## Task description
Locate the line that contains "Taking a look at", then copy it and all later lines of the data below exactly, through the last one.

## Supplied information
==========
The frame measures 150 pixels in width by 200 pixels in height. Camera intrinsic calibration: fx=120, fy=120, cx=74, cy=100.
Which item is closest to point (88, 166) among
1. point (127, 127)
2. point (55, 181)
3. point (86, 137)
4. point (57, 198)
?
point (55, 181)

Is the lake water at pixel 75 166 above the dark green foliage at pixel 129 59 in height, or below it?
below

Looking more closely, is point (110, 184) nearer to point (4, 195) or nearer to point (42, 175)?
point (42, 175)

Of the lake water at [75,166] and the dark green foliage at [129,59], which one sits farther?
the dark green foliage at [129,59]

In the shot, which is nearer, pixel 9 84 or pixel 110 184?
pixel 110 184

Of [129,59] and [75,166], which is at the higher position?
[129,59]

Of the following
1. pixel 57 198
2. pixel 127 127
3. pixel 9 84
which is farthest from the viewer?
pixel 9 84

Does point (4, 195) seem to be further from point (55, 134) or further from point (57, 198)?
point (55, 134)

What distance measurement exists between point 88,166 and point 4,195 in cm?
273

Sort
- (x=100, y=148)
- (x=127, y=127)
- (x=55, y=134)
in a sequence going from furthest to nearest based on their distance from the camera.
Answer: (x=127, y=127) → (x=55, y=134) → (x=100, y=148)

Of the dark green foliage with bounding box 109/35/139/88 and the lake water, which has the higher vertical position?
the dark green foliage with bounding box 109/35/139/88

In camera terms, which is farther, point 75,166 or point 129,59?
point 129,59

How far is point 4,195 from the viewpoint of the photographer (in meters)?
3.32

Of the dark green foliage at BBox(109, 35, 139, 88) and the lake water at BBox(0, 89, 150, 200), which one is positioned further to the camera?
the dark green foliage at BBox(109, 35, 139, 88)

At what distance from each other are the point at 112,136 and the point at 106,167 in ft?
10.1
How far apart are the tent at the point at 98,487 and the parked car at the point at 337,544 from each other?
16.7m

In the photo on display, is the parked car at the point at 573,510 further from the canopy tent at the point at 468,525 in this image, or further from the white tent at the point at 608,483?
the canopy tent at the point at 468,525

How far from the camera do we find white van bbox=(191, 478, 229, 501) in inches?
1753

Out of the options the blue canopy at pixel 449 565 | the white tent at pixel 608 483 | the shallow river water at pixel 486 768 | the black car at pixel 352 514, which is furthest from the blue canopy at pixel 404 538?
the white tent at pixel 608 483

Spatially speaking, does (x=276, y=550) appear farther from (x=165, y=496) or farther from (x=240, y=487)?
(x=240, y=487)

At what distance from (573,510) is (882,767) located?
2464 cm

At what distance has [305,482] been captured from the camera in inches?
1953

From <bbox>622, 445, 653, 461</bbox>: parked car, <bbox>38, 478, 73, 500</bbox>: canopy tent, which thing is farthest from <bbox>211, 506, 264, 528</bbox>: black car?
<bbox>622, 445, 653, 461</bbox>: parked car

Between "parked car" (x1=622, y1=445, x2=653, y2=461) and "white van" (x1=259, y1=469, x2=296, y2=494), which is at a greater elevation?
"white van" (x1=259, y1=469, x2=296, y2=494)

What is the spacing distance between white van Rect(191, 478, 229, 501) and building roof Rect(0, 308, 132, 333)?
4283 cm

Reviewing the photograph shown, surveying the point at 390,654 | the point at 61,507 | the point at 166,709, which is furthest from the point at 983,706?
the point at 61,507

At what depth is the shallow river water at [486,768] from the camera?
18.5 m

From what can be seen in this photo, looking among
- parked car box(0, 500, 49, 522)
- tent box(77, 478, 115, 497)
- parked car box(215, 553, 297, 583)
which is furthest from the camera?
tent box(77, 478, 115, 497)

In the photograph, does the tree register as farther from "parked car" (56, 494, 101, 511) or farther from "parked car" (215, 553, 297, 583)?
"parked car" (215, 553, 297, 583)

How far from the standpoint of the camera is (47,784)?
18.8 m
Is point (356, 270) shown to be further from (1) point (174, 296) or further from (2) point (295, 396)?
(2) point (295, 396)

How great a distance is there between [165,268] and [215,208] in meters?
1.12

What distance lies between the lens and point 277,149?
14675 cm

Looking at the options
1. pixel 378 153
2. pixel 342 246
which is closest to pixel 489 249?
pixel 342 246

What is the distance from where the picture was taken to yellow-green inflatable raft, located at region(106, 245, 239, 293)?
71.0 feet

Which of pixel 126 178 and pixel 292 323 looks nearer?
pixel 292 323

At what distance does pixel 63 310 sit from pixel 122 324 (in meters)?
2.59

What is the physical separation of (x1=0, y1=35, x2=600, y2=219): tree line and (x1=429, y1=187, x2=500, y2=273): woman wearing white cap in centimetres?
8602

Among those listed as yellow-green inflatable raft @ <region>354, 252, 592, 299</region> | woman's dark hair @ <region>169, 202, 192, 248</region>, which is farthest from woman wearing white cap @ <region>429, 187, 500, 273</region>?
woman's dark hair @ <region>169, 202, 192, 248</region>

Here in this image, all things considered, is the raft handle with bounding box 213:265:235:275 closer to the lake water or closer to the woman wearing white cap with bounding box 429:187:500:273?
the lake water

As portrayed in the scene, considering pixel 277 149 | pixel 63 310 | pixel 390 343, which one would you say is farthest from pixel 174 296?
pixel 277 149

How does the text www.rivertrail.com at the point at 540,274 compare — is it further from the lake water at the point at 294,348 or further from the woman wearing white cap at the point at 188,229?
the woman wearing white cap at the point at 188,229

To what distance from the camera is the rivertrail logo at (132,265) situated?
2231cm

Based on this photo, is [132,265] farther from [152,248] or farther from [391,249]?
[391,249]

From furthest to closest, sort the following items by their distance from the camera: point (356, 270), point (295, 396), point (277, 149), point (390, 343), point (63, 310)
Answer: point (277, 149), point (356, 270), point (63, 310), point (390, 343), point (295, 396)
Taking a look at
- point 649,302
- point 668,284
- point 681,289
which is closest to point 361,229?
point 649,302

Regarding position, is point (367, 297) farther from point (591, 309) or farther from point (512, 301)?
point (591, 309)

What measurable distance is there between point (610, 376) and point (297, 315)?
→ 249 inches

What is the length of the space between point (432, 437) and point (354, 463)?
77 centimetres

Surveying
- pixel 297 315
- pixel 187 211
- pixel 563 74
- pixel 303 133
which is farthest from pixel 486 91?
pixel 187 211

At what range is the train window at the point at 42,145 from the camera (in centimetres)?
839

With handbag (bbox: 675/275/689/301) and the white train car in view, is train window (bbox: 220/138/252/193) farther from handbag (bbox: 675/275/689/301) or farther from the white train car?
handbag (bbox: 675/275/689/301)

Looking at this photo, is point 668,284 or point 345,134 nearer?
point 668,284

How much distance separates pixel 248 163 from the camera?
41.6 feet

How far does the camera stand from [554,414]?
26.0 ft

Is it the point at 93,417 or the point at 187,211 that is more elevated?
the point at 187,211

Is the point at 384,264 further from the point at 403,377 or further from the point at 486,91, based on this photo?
==========
## Written solution
Taking a look at
- point 649,302
- point 668,284
- point 681,289
which is closest to point 361,229?
point 649,302

Regarding position, is point (367, 297) farther from point (591, 309) or farther from point (512, 301)?
point (591, 309)

What measurable distance is there between point (610, 376) and point (297, 315)?
→ 249 inches

What is the length of the space between point (432, 437) and point (354, 463)?
77 centimetres

Surveying
- pixel 297 315
- pixel 187 211
- pixel 563 74
- pixel 303 133
which is farthest from pixel 486 91?
pixel 187 211

At what range is the train window at the point at 42,145 from the camera (in centimetres)?
839

With handbag (bbox: 675/275/689/301) and the white train car in view, is train window (bbox: 220/138/252/193) farther from handbag (bbox: 675/275/689/301) or farther from the white train car?
handbag (bbox: 675/275/689/301)

Looking at this photo, is point 668,284 or point 345,134 nearer?
point 668,284

How much distance separates pixel 248 163 from the camera?
41.6 feet

How far does the camera stand from [554,414]?
26.0 ft

Is it the point at 93,417 or the point at 187,211 that is more elevated?
the point at 187,211

Is the point at 384,264 further from the point at 403,377 or further from the point at 486,91, based on this photo?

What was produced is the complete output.